_O que se pede_: Reescreva a passagem do trecho sobre as ciências humanas a partir das palavras "são apenas a" até as palavras "e se anulam.", inclusive, substituindo "ciências naturais" por "ciências exatas".

_Trecho de origem_:
*****
Como todas as ciências, as ciências humanas se ocupam de investigar as estruturas e as

propriedades do mundo real. O tecido social é formado por uma multiplicidade de relações sociais e

por agentes (que ocupam posições sociais). Seguindo a contribuição de Braudel (1992), é

14

importante distinguir e analisar, de maneira articulada, os efeitos das estruturas de diferente

duração9: “(...) duração social, esses tempos múltiplos e contraditórios da vida dos homens, que não

são apenas a substância do passado, mas também o estofo da vida social atual” (BRAUDEL, 1992,

p. 43)10.

É importante ter em mente que, assim como nas ciências naturais, as propriedades e as

tendências associadas às relações sociais necessariamente se sobrepõem, se combinam e se anulam.
*****
_Dados registrados_:
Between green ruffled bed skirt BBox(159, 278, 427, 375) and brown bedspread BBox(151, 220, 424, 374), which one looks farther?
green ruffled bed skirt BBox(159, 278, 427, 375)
*****
_Resposta esperada_:
são apenas a substância do passado, mas também o estofo da vida social atual” (BRAUDEL, 1992,

p. 43)10.

É importante ter em mente que, assim como nas ciências exatas, as propriedades e as

tendências associadas às relações sociais necessariamente se sobrepõem, se combinam e se anulam.